The Expositor’s Bible sums this up like this:

They who accept His teaching, and order their paths as He would have them do, will learn that the impulse and meaning of all which He does to them are “mercy and truth,” the two great attributes to which the former petitions appealed, and which the humble of heart, who observe the conditions of God’s covenant which is witness of His own character and of their duty, will see gleaming with lambent light even in calamities.

A small and rather obscure devotional book, entitled Beyond Call, has been a continual blessing to me in my walk with Christ, especially since I have served most of my years overseas in cross-cultural situations. Baker James Cauthen, the long-time General Secretary of the Foreign Mission Board of Southern Baptists (now the International Mission Board), compiled this book of the devotions he gave to the missionaries that they were sending out to serve around the world. They were originally commencement type addresses given at the completion of missionary orientation.

But they speak to every Christian and every servant of God. In one of these devotions, he spoke on the verse above:

The thing about this  verse of Scripture that is most striking and helpful to me is the very first word with which it begins: “All the paths of the Lord are steadfast love and faithfulness.” Now, that is often hard to understand, and a little hard to believe in the gray days because not all the paths are pleasant to walk. Some paths are very difficult. It would be quite unrealistic to think that the pathways before you in missionary service will always be pleasant. The labor to which you have given yourself is labor characterized by a cross.

When you become willing to do whatever God wants you to do, even if it appears undesirable, you discover that what God has for you is much better than anything you plan…

Walking these pathways is not a matter that is in proportion to your understanding, but in proportion to your faith in him. Put your trust in him, and let him make the plans, and revise your own plans. Let him determine the bright days and the dark days; let him give the victories and the defeats, and let him shape life as he sees best. You will then discover that as you hold on to him in this covenant of faith – the pathways for you are filled with love and faithfulness.

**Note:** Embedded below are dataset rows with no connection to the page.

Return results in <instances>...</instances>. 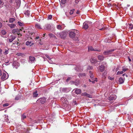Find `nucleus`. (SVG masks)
Wrapping results in <instances>:
<instances>
[{
    "label": "nucleus",
    "instance_id": "1",
    "mask_svg": "<svg viewBox=\"0 0 133 133\" xmlns=\"http://www.w3.org/2000/svg\"><path fill=\"white\" fill-rule=\"evenodd\" d=\"M68 32L67 31H63L60 33H57V35H59V36L62 39H64L66 37Z\"/></svg>",
    "mask_w": 133,
    "mask_h": 133
},
{
    "label": "nucleus",
    "instance_id": "50",
    "mask_svg": "<svg viewBox=\"0 0 133 133\" xmlns=\"http://www.w3.org/2000/svg\"><path fill=\"white\" fill-rule=\"evenodd\" d=\"M2 50L0 48V55L2 54Z\"/></svg>",
    "mask_w": 133,
    "mask_h": 133
},
{
    "label": "nucleus",
    "instance_id": "12",
    "mask_svg": "<svg viewBox=\"0 0 133 133\" xmlns=\"http://www.w3.org/2000/svg\"><path fill=\"white\" fill-rule=\"evenodd\" d=\"M90 61L91 63L94 64H95L98 62L96 58L94 57H92L90 59Z\"/></svg>",
    "mask_w": 133,
    "mask_h": 133
},
{
    "label": "nucleus",
    "instance_id": "17",
    "mask_svg": "<svg viewBox=\"0 0 133 133\" xmlns=\"http://www.w3.org/2000/svg\"><path fill=\"white\" fill-rule=\"evenodd\" d=\"M99 69L101 72H103L104 70L105 66L103 65H101L99 66Z\"/></svg>",
    "mask_w": 133,
    "mask_h": 133
},
{
    "label": "nucleus",
    "instance_id": "36",
    "mask_svg": "<svg viewBox=\"0 0 133 133\" xmlns=\"http://www.w3.org/2000/svg\"><path fill=\"white\" fill-rule=\"evenodd\" d=\"M17 23L19 25L21 26H24L23 24L21 23L20 22H18Z\"/></svg>",
    "mask_w": 133,
    "mask_h": 133
},
{
    "label": "nucleus",
    "instance_id": "62",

And there is in this entire matter the issue of just being yourself, of obeying the will of the Lord for you, and not for someone else. My paths that I choose outside the will of God will not bring the love and faithfulness of God that God desires to give us. John the Baptist said, “A man can only receive that which is given him from heaven” (John 3:27). God’s will and His leadership will bring us joy and peace, the joy of a clear conscience, and the peace of knowing that we have done what God made us to do, and did it how He called us to do it.

An old story was told about a young Christian girl who was unhappy with her life. She knew the scripture that she must bear her cross, but her cross seemed too drab, too common place, and even too heavy sometimes. She longed for a better life. One night she dreamed of different crosses that she could bear.

One was made of gold and decorated with jewels, and she thought that she would like to bear that cross. But as she tried to lift it and to carry it, she found it was much heavier than she thought, and after a few steps she faltered and knew that she could not carry this one.

Then she saw another cross decorated with flowers, the cross of beauty, and again she thought that it was much better than her drab cross, so she lifted it on her back to carry. But she found that beneath the flowers were thorns that tore into her back, and the pain was much greater than she thought.

One after another, she tried other crosses with a similar result – too heavy, too rough, unfitting, not right.

Then she saw another cross and she came to it to lift it, and it fit perfectly on her back. It was her original cross that God had made for her to carry.

We should not envy the paths that God has called others to walk – paths of wealth, beauty, fame, power, talent, health, or whatever. Their crosses are for them to carry and not us. We should simply in gratitude embrace the path God has called us to walk and the cross that God has called us to bear. That is the path of peace and joy, of His love and His faithfulness.